NEW! Choose the  KEYNOTE SERIES  ticket for both and save $20!

Wildlife and Land Conservation

This keynote event includes a buffet meal, and will be held at the Firehouse Cultural Center in Ruskin.

Clay Henderson has had a long career as environmental lawyer, educator, and writer. He has served as president of Florida Audubon Society and Florida Trust for Historic Preservation. Until his retirement in 2019, he served as Executive Director of the Institute for Water and Environmental Resilience at Stetson University. He was elected to two terms on the Volusia County Council and served on the Florida Constitution Revision Commission. Henderson is most associated with wildlife and land conservation. He sponsored most of the environmental provisions in Florida's Constitution including the creation of the Fish and Wildlife Conservation Commission and co-authored the Florida Water and Land Legacy Initiative, the largest conservation funding program our nation’s history.

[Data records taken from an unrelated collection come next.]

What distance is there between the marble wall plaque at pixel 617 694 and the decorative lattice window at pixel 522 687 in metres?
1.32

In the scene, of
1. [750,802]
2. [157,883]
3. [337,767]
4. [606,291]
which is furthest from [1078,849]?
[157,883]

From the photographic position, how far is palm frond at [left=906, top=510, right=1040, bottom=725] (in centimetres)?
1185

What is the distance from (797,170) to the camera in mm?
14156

He was also a leader in the development of Florida’s signature land acquisition programs including Preservation 2000, Florida Forever, and Florida Communities Trust, and negotiated the acquisition of over 300,000 acres of conservation lands. His book "Forces of Nature" (University Press of Florida) is an environmental history of Florida, and winner of the 2023 Stetson Kennedy Book Award. His newest book, "Audubon’s Birds of Florida," chronicles John James Audubon’s Florida expedition of 1831-32. Henderson has been recognized for his body of work including the national public service award from The Nature Conservancy, lifetime achievement awards from the Marine Resources Council, Florida Trust for Historic Preservation, and Bill Sadowski Memorial Award from the Environment and Land Use Section of the Florida Bar.

   6:00 - 8:00 pm
   $40 (festival registration not required)
   Link to Clay's Book
   Firehouse Cultural Center at 101 1st Ave NE, Ruskin, FL

Bird Planet - a Photography Journey

This keynote event includes a buffet dinner, and will be held at the Firehouse Cultural Center in Ruskin.

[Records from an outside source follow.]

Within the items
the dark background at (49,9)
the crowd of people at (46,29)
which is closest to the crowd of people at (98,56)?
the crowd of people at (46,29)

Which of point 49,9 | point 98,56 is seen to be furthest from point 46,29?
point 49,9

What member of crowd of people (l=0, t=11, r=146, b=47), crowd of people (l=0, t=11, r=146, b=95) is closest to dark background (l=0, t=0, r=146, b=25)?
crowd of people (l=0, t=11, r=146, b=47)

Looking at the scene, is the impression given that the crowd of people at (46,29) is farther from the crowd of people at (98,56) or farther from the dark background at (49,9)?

Birds inhabit every continent and major island and are conspicuous and loved by many. For ornithologist and National Geographic photographer Tim Laman, documenting these magnificent creatures has been a lifelong passion that has taken him from the Antarctic peninsula to the uninhabited Foja Mountains of New Guinea and more than one hundred other locations around the world. In his keynote, Tim will share his favorite bird photographs from over twenty-five years in the field, along with some of his most memorable adventures in pursuit of them. Covering a broad range of species from diverse habitats - from hornbills in the rainforest of Borneo to cranes in snowy Hokkaido, and from birds of paradise in the tree-tops of New Guinea to wandering albatross soaring over the Drake Passage, Tim's images of birds in their natural habitats are sure to inspire a greater appreciation for birds and the importance of protecting their environment, not just for the birds, but for all life on earth.

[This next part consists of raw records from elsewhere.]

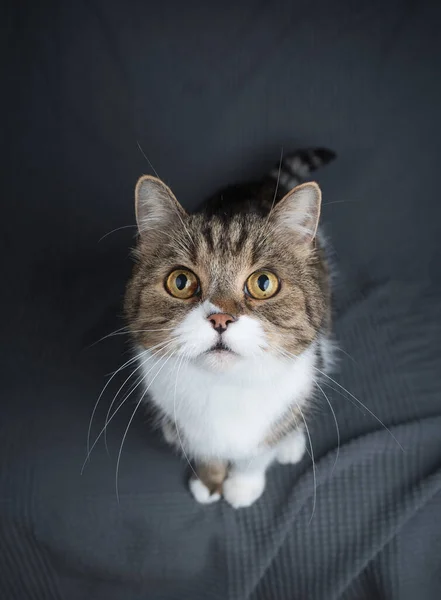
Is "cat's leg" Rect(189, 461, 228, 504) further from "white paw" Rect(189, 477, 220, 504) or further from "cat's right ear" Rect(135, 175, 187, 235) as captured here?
"cat's right ear" Rect(135, 175, 187, 235)

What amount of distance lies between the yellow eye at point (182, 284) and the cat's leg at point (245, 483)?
0.40 m

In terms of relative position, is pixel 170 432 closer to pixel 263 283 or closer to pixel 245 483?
pixel 245 483

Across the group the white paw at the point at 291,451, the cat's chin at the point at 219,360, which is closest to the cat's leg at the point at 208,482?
the white paw at the point at 291,451

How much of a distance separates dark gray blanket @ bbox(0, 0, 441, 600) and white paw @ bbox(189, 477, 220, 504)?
0.02 meters

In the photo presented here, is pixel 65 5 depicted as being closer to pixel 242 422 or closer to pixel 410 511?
pixel 242 422

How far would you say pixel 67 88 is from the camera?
5.20 feet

Tim Laman is a field biologist, wildlife photojournalist, and filmmaker. Since getting his Ph.D. from Harvard for pioneering research in Borneo’s rainforest canopy, his cameras have been his tools for telling the stories of rare and endangered wildlife and revealing some of earth’s wildest places. He has photographed on all seven continents, and regularly travels to some of the most remote corners of the earth to explore and document poorly known species. He is most well-known for his long-term work on birds-of-paradise and orangutans. He has published 24 feature stories in National Geographic magazine, as well as worked on natural history films for National Geographic, the BBC, and Netflix. Tim’s work has garnered numerous awards, including the overall prize Wildlife Photographer of the Year in 2016, a 1st place Nature Story from World Press Photo, and the North American Nature Photography Association’s “Nature Photographer of the Year”. Tim is a fellow of the Explorer’s Club and of the International League of Conservation Photographers, as well as the co-founder of the Birds-of-Paradise Project at the Cornell Lab of Ornithology.